二十六章 「彼女が恐れていたこと」

「私の負けね」

 彼女は、突然そう言った。

「負け??」

 僕は正直何の話なのかわからなかった。もちろん僕は彼女と勝負をした覚えがない。

「そう。悠希の観察力と私に対する思いの大きさに、私は根負けしたのよ。だから、私が恐れていることを教えるよ。でも、その前に悠希に謝りたいことがあるんだけどいい?」

「謝りたいこと?? いいけど、何か華菜は悪いことをしたかな」

 考えてみたけど、僕にはすぐには浮かばなかった。

 むしろ、僕は彼女のために大したことはできていないと思っている。

 僕がもっとしっかりしていれば、彼女を救えるはずだ。

「今まで悠希を一切受け入れず、屁理屈ばかり言ってごめんなさい。私がそんな態度ばかりとるからだから、悠希はかなり困ったよね」

 彼女は深々と頭を下げた。

「そんなこと気にしなくていいよ」

 予想外な展開の話ではあったけど、そんなことは本当に小さなことだった。

 むしろ、彼女と話すことで僕は新しい考え方を知ることもできた。

 僕から感謝の気持ちを伝えたいぐらいだ。

「私がそう振る舞ったのは、恐れているものが大きく関係している。私が恐れているのは、『私の力のせいで悠希が不幸になること』だよ。私が今まで悠希に言ってきた言葉はすべて嘘よ。いや、本心ではなかったと言う方が正しいかな。きっと本心をそのまま言えば、悠希に悪影響がでてくると思った。心の中では悠希が言ってくれた言葉一つ一つがどれも本当に嬉しく感じていた。感動も何度もした。何をしてもダメな私に、何度も何度も真剣に向き合ってくれて感謝の気持ちしかない。こんなに私を愛してくれる人は、きっと今後いくら探してもいないだろうと思った。だからこそ、私はどうしても悠希を不幸にしたくなかった」

「不幸にすることと、本心を言わないことはどんな関係があるの?」

 僕には、まだ彼女の話がうまくつながっていない。それでも彼女の手を、いや心の扉を今つかみたいと思った。

 今なら開けられる気がした。

「私が、悠希の言葉を素直に受け入れるときっと悠希とさらに仲を深めることになる。二人の距離が近くなると、私の力のために悠希が不幸になる可能性がぐっと高くなるから。私が今まで不幸にしてきた人は、私と関係性が深くなった人が圧倒的に多いから」

 僕はその言葉を聞きながら、彼女の母親や彼女の従姉妹で今はもう亡くなってしまった美琴が頭にすぐに浮かんだ。

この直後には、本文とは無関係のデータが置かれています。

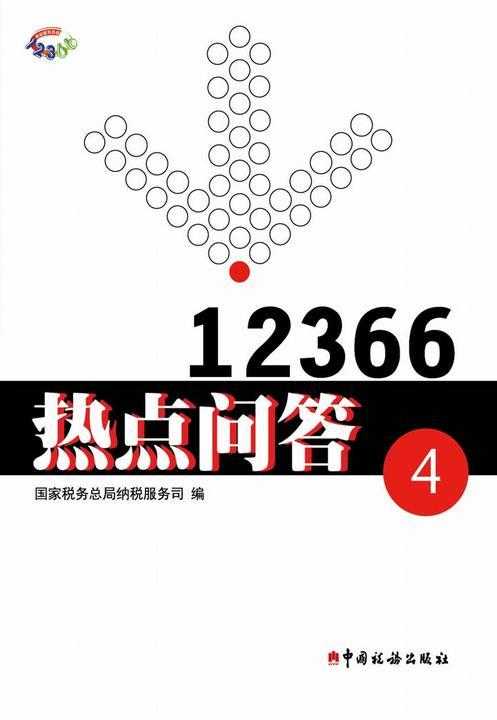 12366热点问答.4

 きっと彼女も、その人たちが今頭に浮かんでいるのだろうと感覚的にわかった。

 やっと彼女の深くて暗い心の底にたどり着いた気がした。

「悠希は私にとって誰よりも大切な人だからこそ、悠希だけはどんなことをしても不幸にしたくないと思った。私はそれをずっと恐れているんだよ。それに普通の人間である悠希とたまたまだけどそうでないものを心に宿してしまった私が、一緒にいてもずっとうまくいくはずがないとも思った。神様がそんな関係を許すはずがないから。きっと一緒になっても悠希には苦労をたくさんかけるのが目に見えてわかった。こんなにも頑張ってくれている悠希が私のことで心身ともに疲れて、私を嫌いになってしまう気がした。いつか悠希との関係性に終わりが来ることも怖かった。夢を見なければ、幸せを望まなければ、悲しくなることはないから。だから、あえて悠希の言葉をことごとく否定した。悠希に『めんどくさい女』だと思わせて、距離を置いてくれるように演じた。きつい態度を取り続けると、私のことを諦めてくれるかもと思った」

「それじゃあ、」

「うん。悠希が今思っている通りだよ。でも人を思う気持ちは、全てキラキラしていてまっすぐなものじゃないよ。思うからこそうまくいかないこともある。そのために曲がってしまうものもあるんだよ。私は、悠希にはずっと幸せでいてほしい。それを叶えるためなら、私は幸せになれなくてもいい。私は不幸なことには慣れているから。将来悠希の隣にいるのが、私じゃなくてもいいとさえ思えた。私は悠希の幸せな姿を遠くから見れればそれでいいと思ったのに。それなのに、悠希は私がどんなに悠希のことを突き放しても、決して『離れる』という選択をとらなかった。もちろん、私も全て完璧に演じきれなかった。悠希の優しい言葉に心も覚悟もグラグラ揺れてばかりだった。でも、強い覚悟は確かに持っていた。悠希は、言葉と行動で私にその覚悟を捨てさせた。だから、さっき私の負けと言ったのよ」

 話し終えた彼女は、ボロボロと大粒の涙を流していた。

 その一粒一粒が彼女の様々な感情のようだった。僕は彼女を抱きしめた。自分で自分を苦しめた彼女を少しでも僕が癒せたらと思い、強く強く抱きしめた。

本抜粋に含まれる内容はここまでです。